ABSTRACT

Although the owners of small enterprise were the section of the'middle classes with whom working-class men and women came into the most regular contact, it is important to remember that the most enduring relationship between the petite bourgeoisie and the working class was that of family. There were the wage-earning occupations of members of many petits-bourgeois families - husband or wife where multiple occupations were needed, children where the maintenance of the next generation in small enterprise was not always possible or desirable, parents where the owner of the enterprise had come from working-class origins, as well as the occupations of brothers and sisters, uncles and aunts. For many petits bourgeois there was their own career, as they shifted between wage-earning and independence. Here were the ineluctable links that tied so many petits bourgeois to the working class.

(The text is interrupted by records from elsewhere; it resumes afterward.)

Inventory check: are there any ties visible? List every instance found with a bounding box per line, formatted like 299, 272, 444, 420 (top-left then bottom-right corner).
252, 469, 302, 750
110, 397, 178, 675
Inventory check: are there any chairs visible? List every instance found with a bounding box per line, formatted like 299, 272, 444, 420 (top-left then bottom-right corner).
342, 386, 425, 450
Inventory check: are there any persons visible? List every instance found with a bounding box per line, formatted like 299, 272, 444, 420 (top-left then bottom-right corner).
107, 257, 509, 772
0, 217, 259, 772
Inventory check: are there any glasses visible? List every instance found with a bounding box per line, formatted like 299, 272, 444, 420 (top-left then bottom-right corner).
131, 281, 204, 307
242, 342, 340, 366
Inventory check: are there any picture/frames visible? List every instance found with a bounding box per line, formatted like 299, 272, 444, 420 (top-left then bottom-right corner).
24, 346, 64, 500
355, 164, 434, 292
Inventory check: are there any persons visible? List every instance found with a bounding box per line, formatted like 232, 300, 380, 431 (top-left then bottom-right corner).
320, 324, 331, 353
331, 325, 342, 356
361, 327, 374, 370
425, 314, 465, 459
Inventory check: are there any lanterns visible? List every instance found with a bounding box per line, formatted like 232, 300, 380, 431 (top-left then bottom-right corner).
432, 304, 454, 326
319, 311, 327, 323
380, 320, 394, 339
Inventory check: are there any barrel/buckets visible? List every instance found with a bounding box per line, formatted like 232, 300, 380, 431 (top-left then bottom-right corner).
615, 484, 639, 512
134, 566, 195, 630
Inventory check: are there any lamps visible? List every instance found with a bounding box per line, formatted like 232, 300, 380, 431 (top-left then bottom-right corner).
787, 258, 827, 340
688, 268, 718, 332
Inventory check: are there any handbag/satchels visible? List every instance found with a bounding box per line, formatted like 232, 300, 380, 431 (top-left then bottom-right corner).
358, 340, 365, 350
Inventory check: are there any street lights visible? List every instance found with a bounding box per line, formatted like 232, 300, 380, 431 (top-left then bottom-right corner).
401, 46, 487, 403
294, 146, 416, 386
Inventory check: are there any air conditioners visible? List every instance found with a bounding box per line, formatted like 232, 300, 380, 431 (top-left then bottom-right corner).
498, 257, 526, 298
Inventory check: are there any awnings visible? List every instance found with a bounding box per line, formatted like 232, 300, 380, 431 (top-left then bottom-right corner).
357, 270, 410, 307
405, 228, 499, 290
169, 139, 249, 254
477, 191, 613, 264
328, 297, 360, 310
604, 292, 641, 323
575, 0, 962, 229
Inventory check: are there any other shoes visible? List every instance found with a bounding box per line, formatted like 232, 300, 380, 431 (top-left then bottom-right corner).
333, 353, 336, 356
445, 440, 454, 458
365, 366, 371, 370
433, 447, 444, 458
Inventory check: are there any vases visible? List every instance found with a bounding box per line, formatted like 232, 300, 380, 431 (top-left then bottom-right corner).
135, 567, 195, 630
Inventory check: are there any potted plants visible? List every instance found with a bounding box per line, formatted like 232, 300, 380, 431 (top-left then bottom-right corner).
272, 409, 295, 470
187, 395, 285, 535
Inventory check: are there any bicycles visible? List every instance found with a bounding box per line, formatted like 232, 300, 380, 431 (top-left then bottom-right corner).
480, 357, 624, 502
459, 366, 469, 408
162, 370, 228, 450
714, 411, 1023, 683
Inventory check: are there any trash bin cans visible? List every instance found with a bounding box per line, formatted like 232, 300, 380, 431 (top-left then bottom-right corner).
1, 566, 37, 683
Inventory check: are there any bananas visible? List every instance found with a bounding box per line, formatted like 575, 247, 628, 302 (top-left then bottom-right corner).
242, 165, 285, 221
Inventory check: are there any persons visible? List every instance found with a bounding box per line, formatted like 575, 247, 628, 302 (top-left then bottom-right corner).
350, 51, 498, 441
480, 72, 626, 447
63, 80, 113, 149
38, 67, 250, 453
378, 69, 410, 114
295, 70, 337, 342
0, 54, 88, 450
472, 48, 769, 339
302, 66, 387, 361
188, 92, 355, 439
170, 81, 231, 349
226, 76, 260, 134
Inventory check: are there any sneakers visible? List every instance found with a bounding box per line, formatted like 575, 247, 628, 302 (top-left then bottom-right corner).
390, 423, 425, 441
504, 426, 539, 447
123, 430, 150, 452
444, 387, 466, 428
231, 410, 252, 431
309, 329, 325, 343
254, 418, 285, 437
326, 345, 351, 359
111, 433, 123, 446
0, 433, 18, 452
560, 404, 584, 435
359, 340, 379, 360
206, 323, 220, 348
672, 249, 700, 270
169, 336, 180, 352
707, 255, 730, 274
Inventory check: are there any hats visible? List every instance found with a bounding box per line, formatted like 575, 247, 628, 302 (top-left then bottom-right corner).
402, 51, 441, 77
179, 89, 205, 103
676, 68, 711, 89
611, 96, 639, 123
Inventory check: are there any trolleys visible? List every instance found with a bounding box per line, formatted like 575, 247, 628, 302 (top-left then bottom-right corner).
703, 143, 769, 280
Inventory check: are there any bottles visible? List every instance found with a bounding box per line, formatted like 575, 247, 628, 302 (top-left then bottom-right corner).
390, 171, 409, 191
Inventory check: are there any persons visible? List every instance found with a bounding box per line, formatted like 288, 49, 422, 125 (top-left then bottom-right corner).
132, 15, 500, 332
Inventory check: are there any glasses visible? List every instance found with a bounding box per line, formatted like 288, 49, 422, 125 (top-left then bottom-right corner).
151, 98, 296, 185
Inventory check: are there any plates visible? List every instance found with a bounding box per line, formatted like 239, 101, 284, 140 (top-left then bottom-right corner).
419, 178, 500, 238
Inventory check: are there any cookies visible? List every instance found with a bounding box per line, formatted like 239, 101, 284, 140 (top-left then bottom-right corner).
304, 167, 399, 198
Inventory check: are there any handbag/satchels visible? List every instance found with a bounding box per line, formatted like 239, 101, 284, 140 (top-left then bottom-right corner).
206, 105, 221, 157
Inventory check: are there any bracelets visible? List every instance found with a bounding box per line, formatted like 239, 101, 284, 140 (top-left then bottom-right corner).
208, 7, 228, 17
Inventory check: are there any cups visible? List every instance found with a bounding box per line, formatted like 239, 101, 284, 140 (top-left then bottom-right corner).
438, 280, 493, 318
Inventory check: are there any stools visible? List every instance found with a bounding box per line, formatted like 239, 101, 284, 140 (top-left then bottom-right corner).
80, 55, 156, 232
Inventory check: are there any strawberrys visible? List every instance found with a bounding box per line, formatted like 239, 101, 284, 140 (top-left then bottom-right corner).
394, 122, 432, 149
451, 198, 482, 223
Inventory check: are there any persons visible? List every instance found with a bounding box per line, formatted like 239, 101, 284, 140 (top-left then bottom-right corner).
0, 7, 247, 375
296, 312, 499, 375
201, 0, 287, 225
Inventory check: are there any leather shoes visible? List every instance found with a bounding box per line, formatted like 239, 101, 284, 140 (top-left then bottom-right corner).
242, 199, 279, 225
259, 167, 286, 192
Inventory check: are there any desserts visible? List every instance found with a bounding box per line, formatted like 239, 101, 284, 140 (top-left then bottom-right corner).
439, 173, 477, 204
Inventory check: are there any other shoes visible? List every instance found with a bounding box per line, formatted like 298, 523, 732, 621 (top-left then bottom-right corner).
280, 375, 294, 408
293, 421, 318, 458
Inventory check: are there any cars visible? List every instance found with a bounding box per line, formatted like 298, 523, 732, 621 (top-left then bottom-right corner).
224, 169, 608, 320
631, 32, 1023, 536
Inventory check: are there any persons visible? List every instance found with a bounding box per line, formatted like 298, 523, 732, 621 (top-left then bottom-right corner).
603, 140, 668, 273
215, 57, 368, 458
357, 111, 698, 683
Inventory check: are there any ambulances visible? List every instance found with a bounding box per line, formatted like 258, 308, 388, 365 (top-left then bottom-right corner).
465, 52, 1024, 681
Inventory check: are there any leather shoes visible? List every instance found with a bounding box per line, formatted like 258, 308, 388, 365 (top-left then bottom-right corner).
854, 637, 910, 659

Jules Caylarde, the republican mayor of the French company town of Decazeville during the 1880s, explained the reluctance of the town's workers to use the company retail store. 'One can hardly separate the worker from the shopkeeper,' he claimed, 'because a large number [of the workers] have a son, a brother, an uncle or a cousin who is a businessman in the town.'l Only the upper levels of Europe's shopkeepers and master artisans could feel themselves firmly apart, and fashion more precise and distant relationships with their town's workers. If the historical analysis of class has in recent decades shown us that class identity derives from more than structural position alone, but also from dense patterns of social relations and discourses, then we need to shift attention from those forces that brought many petits bourgeois and workers close together, and explore those relationships which created distance and tension.